Start Data for the task

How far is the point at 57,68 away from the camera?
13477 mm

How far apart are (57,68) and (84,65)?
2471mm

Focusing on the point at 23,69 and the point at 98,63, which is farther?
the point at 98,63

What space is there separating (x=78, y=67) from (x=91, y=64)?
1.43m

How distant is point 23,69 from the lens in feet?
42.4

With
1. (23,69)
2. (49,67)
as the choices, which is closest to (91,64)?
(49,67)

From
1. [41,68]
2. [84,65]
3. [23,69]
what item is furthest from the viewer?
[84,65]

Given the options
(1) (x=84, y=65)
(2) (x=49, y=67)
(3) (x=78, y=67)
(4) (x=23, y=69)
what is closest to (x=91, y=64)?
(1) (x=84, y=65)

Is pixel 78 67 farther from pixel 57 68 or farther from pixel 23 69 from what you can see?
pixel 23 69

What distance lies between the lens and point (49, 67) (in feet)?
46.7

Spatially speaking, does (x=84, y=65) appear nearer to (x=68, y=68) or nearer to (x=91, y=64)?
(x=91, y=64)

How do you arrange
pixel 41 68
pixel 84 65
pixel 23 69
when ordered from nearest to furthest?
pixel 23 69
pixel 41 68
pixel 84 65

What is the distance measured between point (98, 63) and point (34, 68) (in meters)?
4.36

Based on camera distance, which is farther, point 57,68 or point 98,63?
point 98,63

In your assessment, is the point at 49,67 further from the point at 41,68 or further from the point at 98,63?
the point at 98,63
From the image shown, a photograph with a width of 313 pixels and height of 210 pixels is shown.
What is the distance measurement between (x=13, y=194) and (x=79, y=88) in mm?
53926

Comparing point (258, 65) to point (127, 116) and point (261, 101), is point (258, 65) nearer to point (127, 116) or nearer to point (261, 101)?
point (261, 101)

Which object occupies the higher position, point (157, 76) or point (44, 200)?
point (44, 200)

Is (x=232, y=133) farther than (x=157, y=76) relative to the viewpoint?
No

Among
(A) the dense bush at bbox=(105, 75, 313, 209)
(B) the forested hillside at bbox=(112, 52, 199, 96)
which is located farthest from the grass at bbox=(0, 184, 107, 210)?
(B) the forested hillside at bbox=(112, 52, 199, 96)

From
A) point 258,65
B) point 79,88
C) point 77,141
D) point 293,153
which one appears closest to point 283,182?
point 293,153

End Data for the task

> Challenge
Extract the closing run of lines, starting with the one containing "Is pixel 78" and ending at the last, exactly as written.

> The answer
Is pixel 78 67 farther from pixel 57 68 or farther from pixel 23 69 from what you can see?
pixel 23 69

What distance lies between the lens and point (49, 67) (in feet)?
46.7

Spatially speaking, does (x=84, y=65) appear nearer to (x=68, y=68) or nearer to (x=91, y=64)?
(x=91, y=64)

How do you arrange
pixel 41 68
pixel 84 65
pixel 23 69
when ordered from nearest to furthest?
pixel 23 69
pixel 41 68
pixel 84 65

What is the distance measured between point (98, 63) and point (34, 68) (in meters)?
4.36

Based on camera distance, which is farther, point 57,68 or point 98,63?
point 98,63

In your assessment, is the point at 49,67 further from the point at 41,68 or further from the point at 98,63?
the point at 98,63
From the image shown, a photograph with a width of 313 pixels and height of 210 pixels is shown.
What is the distance measurement between (x=13, y=194) and (x=79, y=88) in mm?
53926

Comparing point (258, 65) to point (127, 116) and point (261, 101), is point (258, 65) nearer to point (127, 116) or nearer to point (261, 101)?
point (261, 101)

Which object occupies the higher position, point (157, 76) or point (44, 200)?
point (44, 200)

Is (x=232, y=133) farther than (x=157, y=76) relative to the viewpoint?
No

Among
(A) the dense bush at bbox=(105, 75, 313, 209)
(B) the forested hillside at bbox=(112, 52, 199, 96)
which is located farthest from the grass at bbox=(0, 184, 107, 210)?
(B) the forested hillside at bbox=(112, 52, 199, 96)

From
A) point 258,65
B) point 79,88
C) point 77,141
D) point 293,153
which one appears closest to point 283,182?
point 293,153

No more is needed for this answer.